* _Work instructions_
Your copy should match the listing word for word, apart from the pictures, which are left out.

* _Records to process_

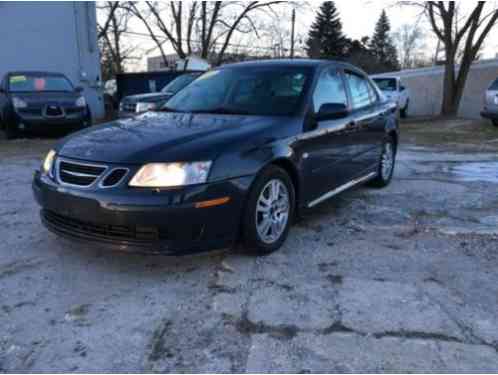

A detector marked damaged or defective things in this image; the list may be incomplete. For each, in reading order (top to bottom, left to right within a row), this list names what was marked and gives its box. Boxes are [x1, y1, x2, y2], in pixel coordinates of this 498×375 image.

cracked pavement [0, 119, 498, 374]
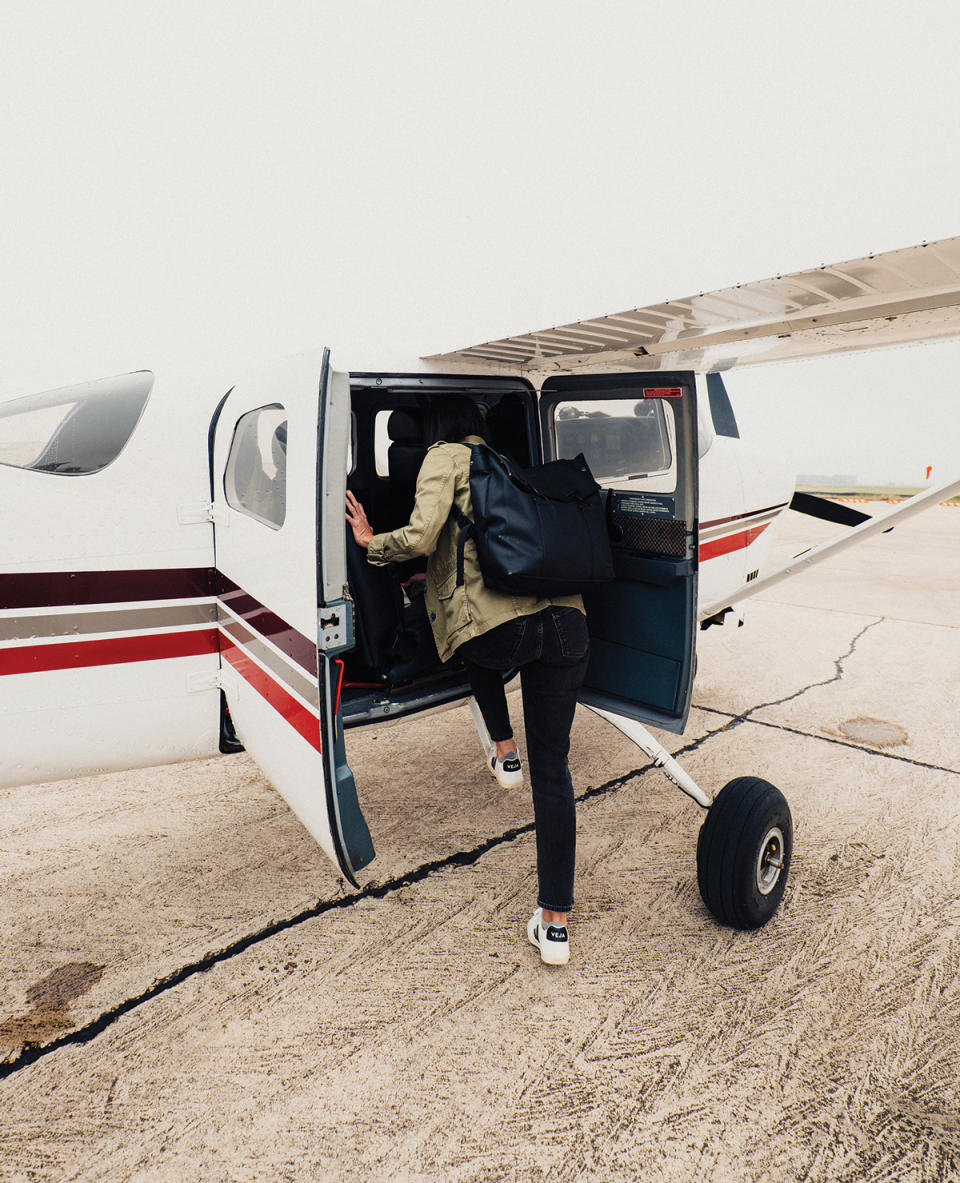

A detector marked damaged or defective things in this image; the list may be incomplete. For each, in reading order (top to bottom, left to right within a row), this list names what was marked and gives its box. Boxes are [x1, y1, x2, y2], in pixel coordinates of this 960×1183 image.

crack in asphalt [0, 615, 909, 1078]
cracked pavement [1, 511, 960, 1183]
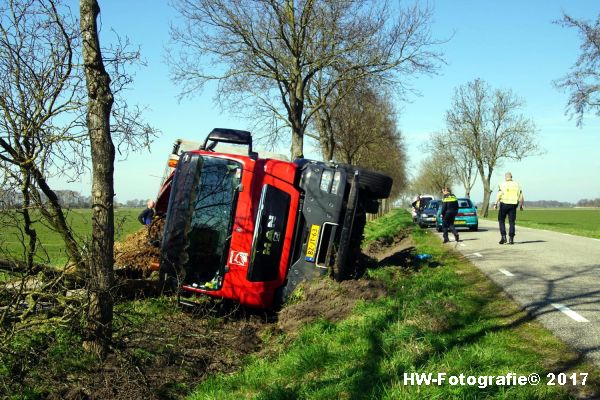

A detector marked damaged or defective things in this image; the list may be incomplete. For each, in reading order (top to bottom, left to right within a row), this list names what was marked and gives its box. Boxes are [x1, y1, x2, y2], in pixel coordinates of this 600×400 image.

shattered windshield [184, 156, 240, 282]
overturned red truck [152, 129, 392, 310]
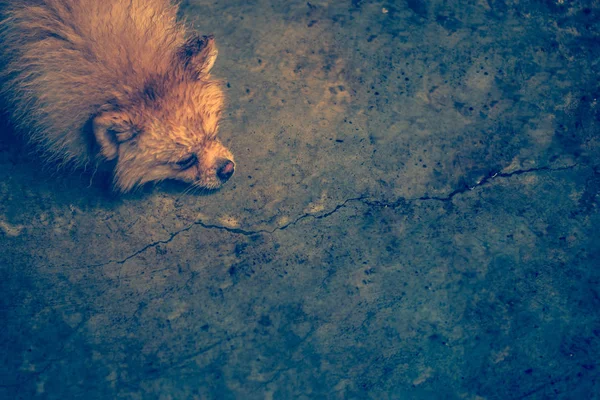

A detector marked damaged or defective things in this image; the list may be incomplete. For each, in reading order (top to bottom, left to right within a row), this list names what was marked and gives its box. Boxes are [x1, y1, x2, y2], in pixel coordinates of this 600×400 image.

crack in concrete [81, 162, 580, 268]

* _Solution to this exercise_
A detector marked damaged or defective things in this image; the list may be incomplete. For each, in reading order (top to bottom, left to right within a row), this list names what was marked and gives its box. Boxes are [x1, y1, x2, y2], in pixel coordinates of this 498×375 image.

cracked pavement [0, 119, 498, 374]

A detector marked damaged or defective things in this image; the list may be incomplete. For each, in reading order (top to bottom, left to right within a row), this list names what was marked and gives its box. Boxes are [x1, y1, x2, y2], in pixel coordinates of this 960×1183 image.

crack in asphalt [0, 615, 909, 1078]
cracked pavement [1, 511, 960, 1183]

A detector marked damaged or defective things in this image; the list may be incomplete. For each, in reading order (top to bottom, left to right within a row), this list names what was marked and gives its box. Boxes are [x1, y1, x2, y2], in pixel coordinates of this 600×400 image.

shattered windshield [184, 156, 240, 282]
overturned red truck [152, 129, 392, 310]

A detector marked damaged or defective things in this image; the list may be incomplete. For each, in reading order (top to bottom, left to right within a row), this list names what was marked and gives its box. Boxes are [x1, y1, x2, y2], in pixel coordinates of this 600×400 image.

crack in concrete [81, 162, 580, 268]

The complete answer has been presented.